It’s a mark of how entwined the Vietnamese culture has become in New Orleans that a business marketing itself widely can use a pun on a Vietnamese family name and get away with it.
That is Dough Nguyener’s Bakery, which takes its name from founder Betty Archote’s family name, Nguyen, which is pronounced “win,” hence “dough winners.”
Dough Nguyener’s officially opens its new bakery café in Gretna on Friday, March 17, and it turns out the business name is only the start of the polyglot puns.
Dough Nguyener’s serves a dual role. It’s as a production bakery for baguettes, doughnuts and (during Carnival season) king cakes.
It also serves as a retail bakery and restaurant, with a drive-through for coffee drinks and quick items and a menu that fields a wide range of Vietnamese dishes and works a special niche with fried chicken.
That includes an eye-popping whole fried chicken, which is not cut, but prepared and served whole. The name for this feast? Get ready. It’s “Nguyener Nguyener chicken dinner.”
It is like they are training the uninitiated.
But let’s start with the bread, since this is a bakery.
A different loaf
By now, aficionados of Vietnamese food are well familiar with the Vietnamese take on the baguette, which is very light with a brittle crust. It’s already standing in for New Orleans style French bread, the po-boy loaf, at some restaurants.
Dough Nguyener’s has adopted a different style for its house standard. This has a softer crust, and is more dense, and is a bit closer to a Parisian baguette, in shape and texture.
It’s sold whole and also turned into an array of bánh mì, including a breakfast version with scrambled eggs and Vietnamese ham, chả lụa, which Archote’s family makes in-house.
The same dough is rendered as circular buns, used for other sandwiches here. These are called “bun me.” The hits just keep coming.
Some of the menu goes deep on Vietnamese tradition. You can get an iron skillet of beef stew with curry flavor and another with slices of steak and fried eggs and pâté called, bo ne.
Another starts with thickly rolled strands of sticky rice, topped with sweet, chewy Chinese sausage and roasted chicken. There’s Vietnamese pastry, like the pate chou meat pies and steamed buns. One colorful dessert is che khuc bach, which is like a highly-composed tropical fruit salad of fresh and jellied fruit garnished with almonds.
“We’re digging into our roots more here,” Achote said. “We’re introducing new things from our tradition.”
Traditions, entwined
Archote and her family have threaded the line between traditional Vietnamese and main stream Americana for years at the restaurants. They started with a straight-up New Orleans seafood market for boiled crawfish and such in Algiers before closing that and opening Thanh Thanh, which sticks with the classics of the Vietnamese noodle shop.

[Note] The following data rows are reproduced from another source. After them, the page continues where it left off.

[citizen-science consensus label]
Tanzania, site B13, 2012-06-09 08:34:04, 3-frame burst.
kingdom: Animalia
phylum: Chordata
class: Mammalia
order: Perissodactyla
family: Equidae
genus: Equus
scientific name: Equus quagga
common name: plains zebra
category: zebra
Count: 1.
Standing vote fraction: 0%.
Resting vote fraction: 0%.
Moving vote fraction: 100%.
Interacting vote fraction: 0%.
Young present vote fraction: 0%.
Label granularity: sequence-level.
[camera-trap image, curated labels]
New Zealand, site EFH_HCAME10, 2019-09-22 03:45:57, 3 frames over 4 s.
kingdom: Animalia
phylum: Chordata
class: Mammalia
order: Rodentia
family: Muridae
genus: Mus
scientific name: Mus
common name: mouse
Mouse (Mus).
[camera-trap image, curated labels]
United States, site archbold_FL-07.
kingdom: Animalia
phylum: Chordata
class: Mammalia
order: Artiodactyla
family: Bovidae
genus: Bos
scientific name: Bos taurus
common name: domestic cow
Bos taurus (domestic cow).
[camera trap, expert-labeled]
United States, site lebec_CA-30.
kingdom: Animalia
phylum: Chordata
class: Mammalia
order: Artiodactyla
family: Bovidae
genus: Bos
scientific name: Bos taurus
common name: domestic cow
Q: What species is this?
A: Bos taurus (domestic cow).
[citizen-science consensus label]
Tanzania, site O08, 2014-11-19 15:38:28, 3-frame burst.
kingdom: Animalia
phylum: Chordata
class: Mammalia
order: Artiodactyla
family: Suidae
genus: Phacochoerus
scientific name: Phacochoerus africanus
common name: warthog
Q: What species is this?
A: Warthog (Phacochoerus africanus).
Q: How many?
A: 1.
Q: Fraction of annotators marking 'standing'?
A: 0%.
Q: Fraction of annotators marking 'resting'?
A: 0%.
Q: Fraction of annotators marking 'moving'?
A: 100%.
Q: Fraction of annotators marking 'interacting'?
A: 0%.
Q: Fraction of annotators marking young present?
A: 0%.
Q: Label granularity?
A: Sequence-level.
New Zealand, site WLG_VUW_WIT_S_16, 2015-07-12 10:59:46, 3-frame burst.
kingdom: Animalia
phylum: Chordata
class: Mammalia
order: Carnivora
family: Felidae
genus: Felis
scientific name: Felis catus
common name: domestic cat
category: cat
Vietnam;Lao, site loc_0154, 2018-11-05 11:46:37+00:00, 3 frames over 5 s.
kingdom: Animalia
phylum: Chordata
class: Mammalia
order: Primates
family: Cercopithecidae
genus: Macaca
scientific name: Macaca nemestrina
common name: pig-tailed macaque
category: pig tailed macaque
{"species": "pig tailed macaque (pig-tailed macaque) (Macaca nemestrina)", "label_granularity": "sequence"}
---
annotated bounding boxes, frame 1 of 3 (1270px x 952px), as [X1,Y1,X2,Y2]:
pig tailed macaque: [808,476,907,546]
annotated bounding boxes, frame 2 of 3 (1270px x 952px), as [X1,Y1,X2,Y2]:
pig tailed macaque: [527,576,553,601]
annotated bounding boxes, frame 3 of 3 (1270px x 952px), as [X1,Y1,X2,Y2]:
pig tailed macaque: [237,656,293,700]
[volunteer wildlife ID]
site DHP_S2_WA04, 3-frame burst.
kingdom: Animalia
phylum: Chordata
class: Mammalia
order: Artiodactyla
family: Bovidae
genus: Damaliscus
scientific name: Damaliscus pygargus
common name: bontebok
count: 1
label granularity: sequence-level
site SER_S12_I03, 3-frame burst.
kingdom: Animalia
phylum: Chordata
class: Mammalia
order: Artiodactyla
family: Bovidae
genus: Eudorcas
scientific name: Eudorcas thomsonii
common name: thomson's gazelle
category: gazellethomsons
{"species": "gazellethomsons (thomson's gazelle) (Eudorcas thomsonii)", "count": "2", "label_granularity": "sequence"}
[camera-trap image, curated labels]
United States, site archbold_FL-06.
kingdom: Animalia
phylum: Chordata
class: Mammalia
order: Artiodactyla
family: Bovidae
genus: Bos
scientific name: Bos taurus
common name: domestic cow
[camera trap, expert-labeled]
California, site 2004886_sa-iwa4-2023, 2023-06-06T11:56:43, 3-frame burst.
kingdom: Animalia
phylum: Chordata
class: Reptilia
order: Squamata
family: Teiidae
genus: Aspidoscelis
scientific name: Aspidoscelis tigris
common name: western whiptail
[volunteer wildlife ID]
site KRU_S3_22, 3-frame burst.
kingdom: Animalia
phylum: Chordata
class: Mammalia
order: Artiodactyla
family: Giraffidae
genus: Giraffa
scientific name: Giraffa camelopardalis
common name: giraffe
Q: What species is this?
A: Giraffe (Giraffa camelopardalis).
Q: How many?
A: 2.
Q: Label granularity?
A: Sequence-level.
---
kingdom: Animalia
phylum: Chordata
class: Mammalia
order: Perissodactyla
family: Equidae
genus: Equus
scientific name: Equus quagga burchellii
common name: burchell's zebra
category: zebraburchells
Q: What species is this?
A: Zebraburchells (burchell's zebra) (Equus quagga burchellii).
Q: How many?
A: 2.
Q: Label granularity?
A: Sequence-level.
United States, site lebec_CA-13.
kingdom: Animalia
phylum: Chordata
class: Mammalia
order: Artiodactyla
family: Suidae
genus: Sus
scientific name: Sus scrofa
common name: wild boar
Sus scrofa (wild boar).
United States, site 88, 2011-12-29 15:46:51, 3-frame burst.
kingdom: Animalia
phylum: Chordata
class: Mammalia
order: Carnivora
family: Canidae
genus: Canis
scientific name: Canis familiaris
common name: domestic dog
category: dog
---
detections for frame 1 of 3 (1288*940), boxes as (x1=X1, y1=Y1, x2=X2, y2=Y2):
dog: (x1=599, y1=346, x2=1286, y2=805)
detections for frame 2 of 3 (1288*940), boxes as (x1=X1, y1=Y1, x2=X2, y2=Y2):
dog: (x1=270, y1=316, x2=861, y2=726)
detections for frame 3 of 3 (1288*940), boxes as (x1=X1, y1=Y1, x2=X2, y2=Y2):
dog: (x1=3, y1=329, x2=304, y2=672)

She also started Huey P’s Pizzeria & Daiquiris, which at several locations mixes pizza with pho and cheese sticks with spring rolls.
Dough Nguyener’s double dips a bit too.
Fried chicken can come at you as “Nguyener Nguyener wings,” with a soy-based fish sauce chile glaze, or as a fairly conventional multi-piece fried chicken plate with sides.
The Nguyener Nguyener chicken dinner, of course, is the whole bird extravaganza. For this one there’s a little bit of tapioca in the coating, which gives the texture just a little bit of stretch and chew. The sides toggle between East and West, with macaroni and cheese and coleslaw on one side, kimchee salad and garlic noodles on the other. A key part is the velvety garlic sauce; break off pieces of the chicken and skin and dunk it in for the full effect.
Dough Nguyener’s has for the past two years been priming the local market for its debut with the highly-effective means of a really good king cake.
The brand started in Carnival season 2022 and continued this year, distributing at the family restaurants and other businesses. These cakes are out of season right now, but will return on Jan. 6, 2024.
However, if you want a hint of what the bakery’s café sua da-filled king cake is like, Dough Nguyener’s makes doughnuts that incorporate this sweet and creamy flavor of Vietnamese iced coffee. It’s the filling for one stuff doughnut and the icing on another glazed doughnut, alongside more traditional doughnut varieties.
You can try these with a different take on Vietnamese coffee too. Dough Nguyener’s makes ca phe trung, or egg coffee, which substitutes an egg yolk for the usual condensed milk, following a custom said to stem from a milk shortage long ago in Vietnam. The result is a sweeter, silkier coffee drink.
The café also has frozen daiquiris at the ready, covering many different bases.
433 Lafayette St., Gretna
Mon-Sat.: 6 a.m.-8:30 p.m., Sun. 6 a.m.-3 p.m.